CONSUMER watchdog group BAN Toxics is urging the public to be cautious when buying candles, as the market begins selling various types and sizes of candles, both scented and unscented, made of wax and gel, in preparation for the All Saints’ Day and All Souls’ Day.
In its latest market monitoring, the group photo documented the selling of candles in Divisoria, Manila. These candles range in price from P35 to P200 each, depending on size and packaging. The group observed that some of the candles do not have proper labeling, such as manufacturers’ markers, ingredient lists, and precautionary statements for product safety.
“We call on the FDA and DTI to conduct post-marketing surveillance to ensure that the candles being offered in the market have met the SRP and the quality and safety standards,” said Thony Dizon, Toxics Campaigner of BAN Toxics.
The group reiterated the health advisory issued by the Food and Drug Administration (FDA) in 2016 against purchasing and using candles with lead-containing wicks, candles in metal containers that contain lead, and wicks used for candle-making that contain lead, as these pose an imminent hazard to public health.
According to the advisory, the purpose of the wick is to deliver fuel (wax) to the flame. Acting like a fuel pump, the wick draws the liquefied wax up into the flame to burn.
“BAN Toxics will continue to monitor the market and identify lead-cored wick candles that could pose dangers to the public due to lead emitted fumes,” Dizon added.
Public health experts have confirmed that lead emissions from any source present health risks and can lead to elevated blood lead levels in unborn babies and young children. As a lead-cored wick candle burns, some of the lead may vaporize and be released into the air, leading to toxic effects such as neurological damage, delayed mental and physical development, and attention and learning deficiencies.
The U.S. Consumer Product Safety Commission (CPSC) bans the manufacture and sale of lead-cored wicks and candles with lead-cored wicks. CPSC warned consumers of the potential dangers from exposure to candles containing lead-cored wicks that could inflict lead poisoning hazard to children.
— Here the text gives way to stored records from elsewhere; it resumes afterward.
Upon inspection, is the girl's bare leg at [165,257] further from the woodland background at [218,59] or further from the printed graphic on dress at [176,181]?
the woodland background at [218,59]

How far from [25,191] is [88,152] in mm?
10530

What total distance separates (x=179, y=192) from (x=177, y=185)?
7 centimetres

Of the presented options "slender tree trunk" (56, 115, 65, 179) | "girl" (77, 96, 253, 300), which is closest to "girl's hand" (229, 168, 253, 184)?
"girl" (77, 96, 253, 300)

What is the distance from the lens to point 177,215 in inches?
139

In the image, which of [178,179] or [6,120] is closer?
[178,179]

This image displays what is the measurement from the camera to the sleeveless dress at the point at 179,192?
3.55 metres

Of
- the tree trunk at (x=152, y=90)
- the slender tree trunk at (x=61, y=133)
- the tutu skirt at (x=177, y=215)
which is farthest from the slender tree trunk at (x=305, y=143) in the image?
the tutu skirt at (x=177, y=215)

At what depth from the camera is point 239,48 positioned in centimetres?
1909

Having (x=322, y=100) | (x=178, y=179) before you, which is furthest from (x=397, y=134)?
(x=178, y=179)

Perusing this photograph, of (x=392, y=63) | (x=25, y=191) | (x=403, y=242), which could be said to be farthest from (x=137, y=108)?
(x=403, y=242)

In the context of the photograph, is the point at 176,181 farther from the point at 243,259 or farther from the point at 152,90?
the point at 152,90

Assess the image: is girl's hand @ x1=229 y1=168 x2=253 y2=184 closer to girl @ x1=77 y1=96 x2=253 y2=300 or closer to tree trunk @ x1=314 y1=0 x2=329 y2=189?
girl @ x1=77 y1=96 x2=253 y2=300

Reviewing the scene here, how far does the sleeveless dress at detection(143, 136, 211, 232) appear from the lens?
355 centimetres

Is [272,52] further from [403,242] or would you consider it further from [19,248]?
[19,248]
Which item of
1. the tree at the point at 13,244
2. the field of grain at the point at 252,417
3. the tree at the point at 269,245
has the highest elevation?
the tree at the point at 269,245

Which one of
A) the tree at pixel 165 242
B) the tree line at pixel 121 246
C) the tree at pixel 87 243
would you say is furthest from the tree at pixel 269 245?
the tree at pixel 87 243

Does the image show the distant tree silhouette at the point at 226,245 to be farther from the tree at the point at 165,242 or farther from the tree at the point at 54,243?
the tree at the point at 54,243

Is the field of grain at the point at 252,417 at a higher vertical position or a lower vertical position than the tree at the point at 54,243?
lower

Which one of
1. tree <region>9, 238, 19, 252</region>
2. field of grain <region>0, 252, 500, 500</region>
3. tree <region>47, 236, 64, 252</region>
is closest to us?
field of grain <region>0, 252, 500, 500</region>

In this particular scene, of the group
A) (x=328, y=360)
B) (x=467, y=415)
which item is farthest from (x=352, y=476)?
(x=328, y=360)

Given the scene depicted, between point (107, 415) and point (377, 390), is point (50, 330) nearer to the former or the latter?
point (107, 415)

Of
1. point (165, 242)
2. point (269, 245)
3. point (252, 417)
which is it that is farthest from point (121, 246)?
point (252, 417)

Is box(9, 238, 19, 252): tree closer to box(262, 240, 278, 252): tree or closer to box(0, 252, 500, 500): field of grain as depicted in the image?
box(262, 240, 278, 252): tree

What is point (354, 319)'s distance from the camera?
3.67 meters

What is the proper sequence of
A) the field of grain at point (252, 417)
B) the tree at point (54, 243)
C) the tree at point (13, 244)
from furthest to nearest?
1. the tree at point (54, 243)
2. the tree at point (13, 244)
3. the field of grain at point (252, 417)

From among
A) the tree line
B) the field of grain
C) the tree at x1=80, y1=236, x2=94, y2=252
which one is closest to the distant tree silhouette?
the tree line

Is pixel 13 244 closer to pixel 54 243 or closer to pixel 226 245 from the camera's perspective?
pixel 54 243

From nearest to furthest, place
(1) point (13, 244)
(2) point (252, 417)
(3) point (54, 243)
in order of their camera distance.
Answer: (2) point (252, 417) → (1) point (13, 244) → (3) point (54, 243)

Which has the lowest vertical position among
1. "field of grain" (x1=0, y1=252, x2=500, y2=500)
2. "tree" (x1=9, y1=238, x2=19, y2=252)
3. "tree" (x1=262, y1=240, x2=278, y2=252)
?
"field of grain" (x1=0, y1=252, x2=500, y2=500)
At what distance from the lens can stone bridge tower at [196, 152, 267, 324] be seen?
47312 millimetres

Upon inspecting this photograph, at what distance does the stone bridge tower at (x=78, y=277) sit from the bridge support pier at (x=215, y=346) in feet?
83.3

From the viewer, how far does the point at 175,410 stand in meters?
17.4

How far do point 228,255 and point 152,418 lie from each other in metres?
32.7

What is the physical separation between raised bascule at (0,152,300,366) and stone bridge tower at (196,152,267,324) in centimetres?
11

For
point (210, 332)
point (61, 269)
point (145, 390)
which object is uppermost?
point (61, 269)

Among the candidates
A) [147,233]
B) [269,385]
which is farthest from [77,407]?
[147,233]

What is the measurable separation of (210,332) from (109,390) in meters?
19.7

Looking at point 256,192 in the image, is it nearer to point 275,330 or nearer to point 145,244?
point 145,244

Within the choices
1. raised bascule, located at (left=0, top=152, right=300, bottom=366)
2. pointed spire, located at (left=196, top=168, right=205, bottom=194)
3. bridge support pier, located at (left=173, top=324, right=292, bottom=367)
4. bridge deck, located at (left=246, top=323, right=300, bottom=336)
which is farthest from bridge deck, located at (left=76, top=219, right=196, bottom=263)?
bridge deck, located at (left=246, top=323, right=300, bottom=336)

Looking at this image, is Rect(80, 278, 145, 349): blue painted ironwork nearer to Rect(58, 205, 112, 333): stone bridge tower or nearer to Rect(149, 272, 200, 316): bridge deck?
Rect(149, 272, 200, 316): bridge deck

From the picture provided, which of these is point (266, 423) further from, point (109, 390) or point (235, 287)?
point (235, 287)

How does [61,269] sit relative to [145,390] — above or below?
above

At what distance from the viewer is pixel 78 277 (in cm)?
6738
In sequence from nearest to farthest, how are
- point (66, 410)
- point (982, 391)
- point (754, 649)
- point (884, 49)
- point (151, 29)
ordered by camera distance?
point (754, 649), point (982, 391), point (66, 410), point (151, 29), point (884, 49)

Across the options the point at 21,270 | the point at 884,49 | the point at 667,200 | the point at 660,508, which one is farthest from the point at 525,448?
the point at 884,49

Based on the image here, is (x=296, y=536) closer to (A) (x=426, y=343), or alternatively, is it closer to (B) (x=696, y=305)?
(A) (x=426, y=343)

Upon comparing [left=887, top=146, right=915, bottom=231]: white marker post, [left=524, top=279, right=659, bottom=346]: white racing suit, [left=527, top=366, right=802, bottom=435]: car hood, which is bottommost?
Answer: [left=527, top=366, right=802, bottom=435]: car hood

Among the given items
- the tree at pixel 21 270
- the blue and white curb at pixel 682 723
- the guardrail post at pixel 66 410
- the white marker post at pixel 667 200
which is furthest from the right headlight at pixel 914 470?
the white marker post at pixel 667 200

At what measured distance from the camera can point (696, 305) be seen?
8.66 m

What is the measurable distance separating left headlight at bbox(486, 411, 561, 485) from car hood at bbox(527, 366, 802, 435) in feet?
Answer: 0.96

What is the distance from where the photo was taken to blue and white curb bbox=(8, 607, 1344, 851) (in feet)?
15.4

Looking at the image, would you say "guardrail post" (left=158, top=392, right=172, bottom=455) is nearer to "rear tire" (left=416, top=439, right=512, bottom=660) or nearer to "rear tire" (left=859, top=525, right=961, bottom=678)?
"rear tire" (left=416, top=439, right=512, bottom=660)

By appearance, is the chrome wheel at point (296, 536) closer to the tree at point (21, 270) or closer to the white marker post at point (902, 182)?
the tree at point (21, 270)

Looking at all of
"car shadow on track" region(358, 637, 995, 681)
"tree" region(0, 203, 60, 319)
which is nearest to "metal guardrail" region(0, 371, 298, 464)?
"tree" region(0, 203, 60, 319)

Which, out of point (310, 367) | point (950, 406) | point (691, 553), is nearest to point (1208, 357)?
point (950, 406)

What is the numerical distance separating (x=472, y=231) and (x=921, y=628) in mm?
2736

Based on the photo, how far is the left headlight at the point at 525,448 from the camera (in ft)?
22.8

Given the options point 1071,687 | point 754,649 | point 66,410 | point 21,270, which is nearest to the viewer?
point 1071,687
In 2002, the Australian Government imposed a permanent ban on candles with wicks that contain greater than 0.06% lead by weight.
To guide the consumers, the group has provided the following safety tips for purchasing and using candles:
1. Always check the label of the candles.
2. Opt for candles with cotton wicks and avoid lighting candles with metal inside the wicks (black or gray-colored metal).
3. Place the candle in a stable holder and refrain from using cardboard, plastic covers, or any flammable materials.
4. Remind children not to play with candles and wax drips to prevent skin burns.
5. When leaving cemeteries, do not leave the candles burning or throw lit candles in the trash to prevent open burning.
6. Make sure to minimize the waste to keep cemeteries trash-free.
The group further reminded the public to observe cleanliness and sway away from littering and trashing the cemeteries as well as columbaries.
“We need to respect the resting place of our departed loved ones by practicing toxic-free and waste-free UNDAS to commemorate the occasion,” the consumer group expressed.